### PAGE TEXT

# Crushed when trunk split on flipline



## dbooksta (Jun 13, 2017)

I've heard a few ideas on how to avoid this since it happened, but I think more awareness and standard practices are warranted:

I was dropping a cherry tree a few years ago. It had a large lateral branch pulling it the opposite direction from where I wanted it to go, so I gaffed up with a steel-core flipline to drop the branch. Evidently my notch cut was not deep enough, because as I began making the relief cut the branch split all the way back to the trunk and pulled part of the trunk away too. The only thing that stopped that mass of wood from peeling away was my flipline, which pulled me by my harness and crushed me against the other side of the trunk. My body was pinned and it took all my strength just to breathe. My buddy on the ground asked if I was OK and I could barely get out a distressed "No!" But there was really nothing that could be done from the ground.

Fortunately, my saw was still running and my arms were still free. I was pressed so tightly against the trunk I couldn't see around it, but I knew I had to break that opposing branch before I blacked out, so I squeezed the throttle and just tried to keep the saw running against the top of the branch. Finally it broke and dropped, which relieved the weight on the flipline.

So far the only practices I have heard that could have mitigated this are:

Before cutting, loop the flipline once around the trunk.
Reconnect the flipline above the crotch when cutting.


----------



## Ted Jenkins (Jun 13, 2017)

Early in my climbing days the exact same thing happened. In my case the ground people just stood around while trying to breathe. In my case was able to reach around the tree far enough to finish dropping the limb thus relieving the tension on the rest of the tree. There are some things that can be done to prevent this from happening. Banding the tree is always an option, but it is very time consuming and is very unrealistic every time you suspect a problem. Setting the flipline above the crotch and make a under cut to relieve some of the pressure before dropping or chunking. The other option is not to climb or be aware of the likely hazards and carefully plan all steps. My best protection has always been to avoid being in a hurry. Thanks


----------



## ropensaddle (Jun 13, 2017)

One way to prevent this and yes I experienced it in the 80s when i was a bit green. I if I think I'm in any splitting scenario I terminate my lanyard to the middle dees because it cannot crush you if both ends terminate there! Having said that; It still could very well bust the lanyard or dees but I have had a split a few times since that were a heck of a lot more comfortable. In the middle dees it can only pull up to them and when I see it happening I have been able to cut it on off. I mainly use it topping ! On large limbs I will tie in above normally. Wrapping can still pull you tight to a spar or limb so I'm a middle d man!

### PROBLEM REQUIREMENTS
List the usernames of everyone who posted in the thread about being crushed when a trunk split on a flipline.

### DATASET ENTRIES
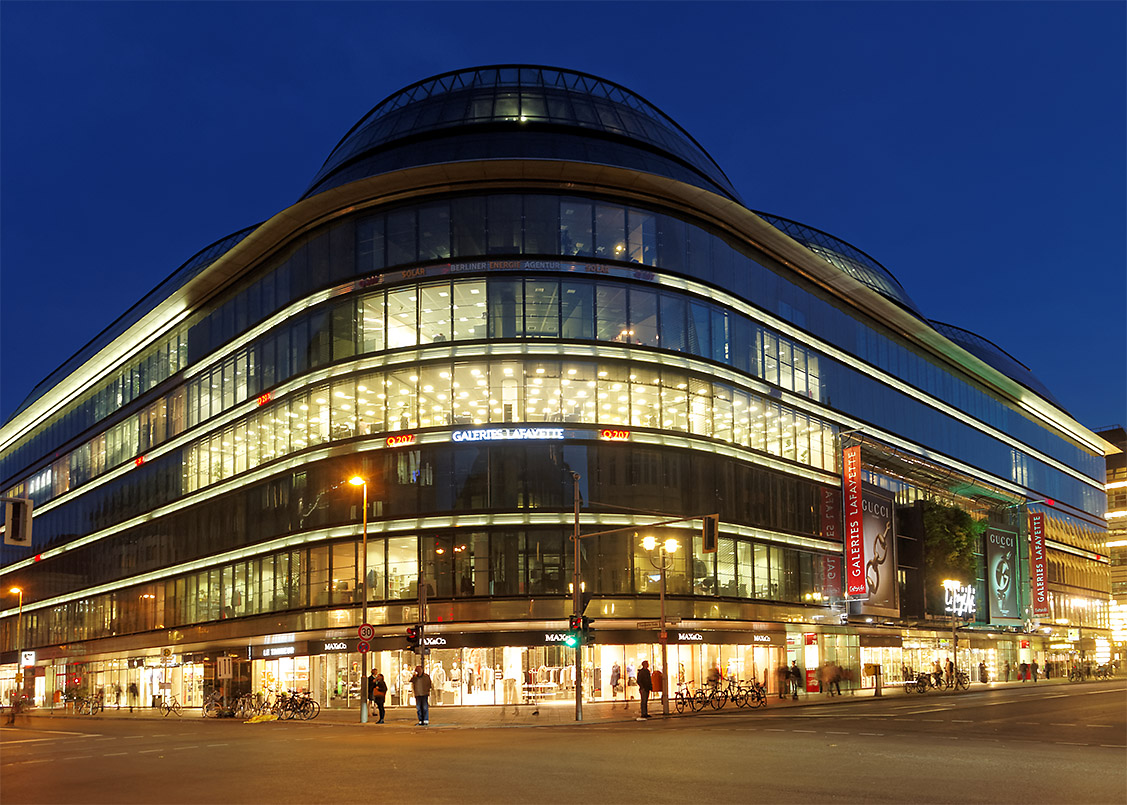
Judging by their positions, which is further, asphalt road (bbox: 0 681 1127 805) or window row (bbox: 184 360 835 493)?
window row (bbox: 184 360 835 493)

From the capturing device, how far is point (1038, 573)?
93.6 m

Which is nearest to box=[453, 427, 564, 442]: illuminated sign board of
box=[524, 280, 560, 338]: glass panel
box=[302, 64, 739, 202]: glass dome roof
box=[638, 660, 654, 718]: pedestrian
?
box=[524, 280, 560, 338]: glass panel

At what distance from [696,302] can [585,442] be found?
1022 centimetres

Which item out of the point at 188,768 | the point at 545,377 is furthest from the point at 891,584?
the point at 188,768

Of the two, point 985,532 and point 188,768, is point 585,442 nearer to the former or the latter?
point 188,768

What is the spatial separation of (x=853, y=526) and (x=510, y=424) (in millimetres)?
25337

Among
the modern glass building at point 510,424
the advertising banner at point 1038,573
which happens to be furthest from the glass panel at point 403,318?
the advertising banner at point 1038,573

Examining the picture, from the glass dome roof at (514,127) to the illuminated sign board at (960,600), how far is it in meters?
32.3

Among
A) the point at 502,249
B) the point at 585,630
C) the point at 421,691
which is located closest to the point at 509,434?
the point at 502,249

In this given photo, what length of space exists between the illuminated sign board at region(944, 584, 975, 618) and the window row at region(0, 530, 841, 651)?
1593cm

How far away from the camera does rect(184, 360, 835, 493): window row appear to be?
5431 centimetres

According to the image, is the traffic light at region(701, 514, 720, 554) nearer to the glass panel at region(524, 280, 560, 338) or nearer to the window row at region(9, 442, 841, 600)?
the window row at region(9, 442, 841, 600)

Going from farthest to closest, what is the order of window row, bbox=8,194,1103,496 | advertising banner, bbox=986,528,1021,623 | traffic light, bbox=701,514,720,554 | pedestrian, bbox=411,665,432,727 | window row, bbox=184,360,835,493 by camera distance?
advertising banner, bbox=986,528,1021,623 → window row, bbox=8,194,1103,496 → window row, bbox=184,360,835,493 → pedestrian, bbox=411,665,432,727 → traffic light, bbox=701,514,720,554

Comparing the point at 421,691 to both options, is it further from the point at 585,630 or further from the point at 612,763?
the point at 612,763
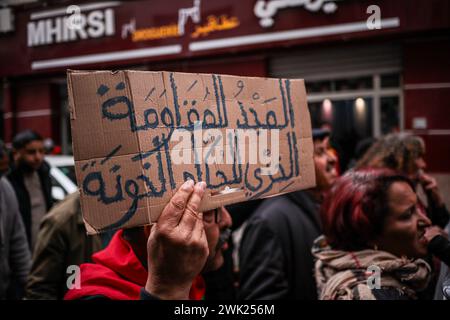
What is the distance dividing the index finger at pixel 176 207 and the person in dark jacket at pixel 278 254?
1226 mm

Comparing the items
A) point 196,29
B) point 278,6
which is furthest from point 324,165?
point 196,29

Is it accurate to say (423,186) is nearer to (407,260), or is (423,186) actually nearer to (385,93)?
(407,260)

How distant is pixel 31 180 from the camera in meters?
4.15

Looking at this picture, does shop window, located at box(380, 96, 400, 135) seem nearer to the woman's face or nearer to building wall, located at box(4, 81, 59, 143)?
the woman's face

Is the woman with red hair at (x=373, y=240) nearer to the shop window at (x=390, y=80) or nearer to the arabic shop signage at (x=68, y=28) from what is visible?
the arabic shop signage at (x=68, y=28)

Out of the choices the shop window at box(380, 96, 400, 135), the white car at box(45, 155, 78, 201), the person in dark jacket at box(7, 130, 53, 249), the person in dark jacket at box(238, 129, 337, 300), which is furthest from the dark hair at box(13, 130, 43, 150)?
the shop window at box(380, 96, 400, 135)

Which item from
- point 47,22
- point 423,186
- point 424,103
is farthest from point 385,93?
point 47,22

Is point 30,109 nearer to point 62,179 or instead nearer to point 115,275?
point 62,179

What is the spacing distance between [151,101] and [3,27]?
4114 millimetres

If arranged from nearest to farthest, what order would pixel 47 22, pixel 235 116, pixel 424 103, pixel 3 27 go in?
pixel 235 116 → pixel 3 27 → pixel 47 22 → pixel 424 103

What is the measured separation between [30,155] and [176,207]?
3.53 m

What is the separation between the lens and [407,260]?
5.82 ft

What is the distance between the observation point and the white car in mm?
5023

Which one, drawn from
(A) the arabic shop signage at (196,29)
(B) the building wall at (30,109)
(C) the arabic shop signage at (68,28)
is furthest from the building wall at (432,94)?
(B) the building wall at (30,109)
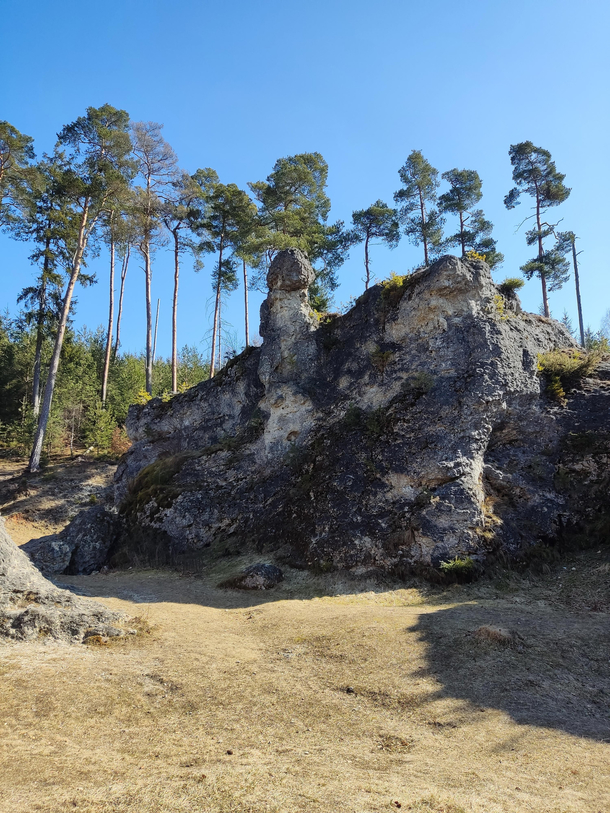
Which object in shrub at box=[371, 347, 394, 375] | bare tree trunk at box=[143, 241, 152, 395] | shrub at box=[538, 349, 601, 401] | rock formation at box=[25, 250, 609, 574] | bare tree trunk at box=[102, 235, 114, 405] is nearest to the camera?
rock formation at box=[25, 250, 609, 574]

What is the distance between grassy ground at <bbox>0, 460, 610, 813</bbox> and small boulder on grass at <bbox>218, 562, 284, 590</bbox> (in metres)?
2.26

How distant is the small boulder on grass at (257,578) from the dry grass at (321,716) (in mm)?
2609

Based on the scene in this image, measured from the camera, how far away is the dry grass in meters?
3.44

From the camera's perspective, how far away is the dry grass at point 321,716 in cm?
344

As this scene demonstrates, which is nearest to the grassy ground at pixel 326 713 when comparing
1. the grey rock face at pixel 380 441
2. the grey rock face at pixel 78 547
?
the grey rock face at pixel 380 441

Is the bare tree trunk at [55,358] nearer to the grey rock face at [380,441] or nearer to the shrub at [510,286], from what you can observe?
the grey rock face at [380,441]

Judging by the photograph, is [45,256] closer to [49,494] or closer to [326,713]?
[49,494]

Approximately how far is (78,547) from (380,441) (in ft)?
31.1

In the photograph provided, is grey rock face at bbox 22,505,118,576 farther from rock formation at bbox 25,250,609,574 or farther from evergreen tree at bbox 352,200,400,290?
evergreen tree at bbox 352,200,400,290

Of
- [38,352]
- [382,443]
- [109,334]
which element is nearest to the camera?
[382,443]

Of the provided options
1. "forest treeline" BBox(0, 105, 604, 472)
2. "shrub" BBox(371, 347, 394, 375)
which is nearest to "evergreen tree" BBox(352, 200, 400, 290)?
"forest treeline" BBox(0, 105, 604, 472)

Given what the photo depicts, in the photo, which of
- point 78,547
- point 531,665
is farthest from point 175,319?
point 531,665

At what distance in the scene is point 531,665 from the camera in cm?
588

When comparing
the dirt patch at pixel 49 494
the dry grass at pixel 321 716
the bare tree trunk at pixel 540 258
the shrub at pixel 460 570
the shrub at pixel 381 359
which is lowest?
the dry grass at pixel 321 716
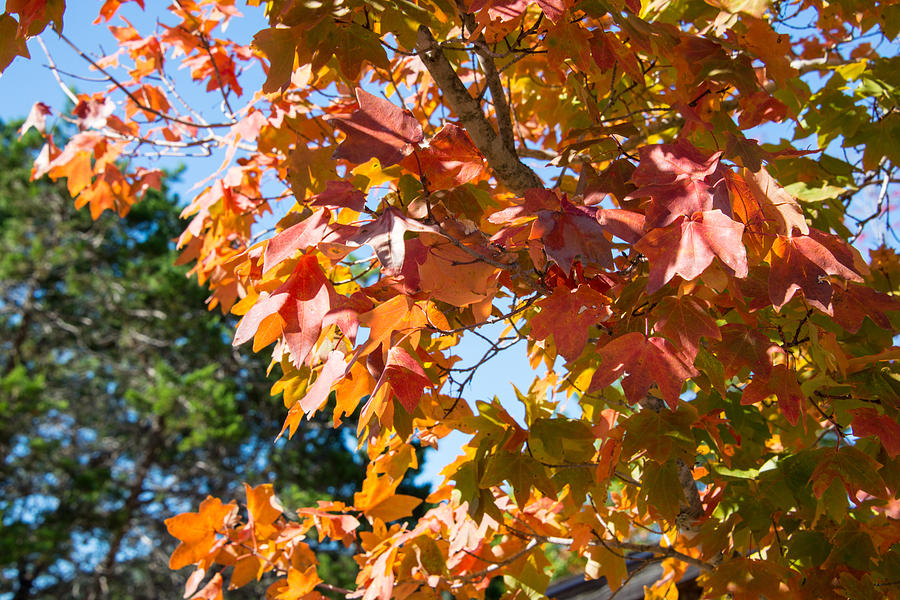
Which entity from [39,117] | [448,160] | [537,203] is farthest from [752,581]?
[39,117]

### EXPECTED ANSWER
dbooksta, Ted Jenkins, ropensaddle